Job Displacement in the IT Sector
AI's automation of routine tasks threatens the traditional labour-based revenue model of Indian IT companies, putting numerous entry-level engineering graduate roles at high risk.
An estimated 15% to 20% of revenue from these entry-level jobs is at risk of being replaced by automation (Source: Forbes India).
Hiring patterns have shifted, with entry-level hiring declining to just 15% of total demand in 2025, as companies now prefer experienced, "productivity-ready" talent. (Source: Quess Corp)
Stagnating Real Wages
Despite nominal wage increases, high inflation has eroded the purchasing power of workers.
Average real wage growth was a mere 0.7% year-on-year in the first quarter of FY25, with regular salaried workers seeing just a 0.4% increase. (Source: PLFS)
The threat of AI could further suppress wages for low-skill, repetitive tasks.
Skills Mismatch & Graduate Unemployment
There is a growing gap between the skills taught in academic institutions and the skills demanded by the AI-driven industry.

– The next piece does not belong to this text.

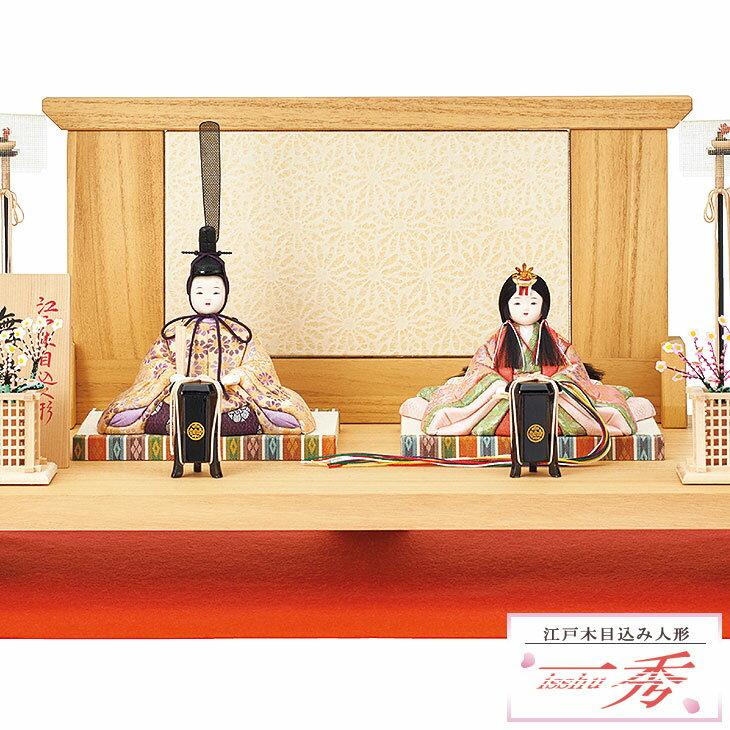 雛人形, 木目込人形飾り  No.307-169 J-1 17-3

The India Skills Report 2025 found that only 47% of engineering graduates were considered "employable" in the tech sector.
This leads to the paradox of high unemployment among tech graduates even as demand for specialized AI skills surges.
Why Can't AI Completely Replace Human Workers?
The future of work is not about humans versus machines but about human-AI collaboration. AI and human intelligence have complementary strengths, making a "human-in-the-loop" model the most effective approach.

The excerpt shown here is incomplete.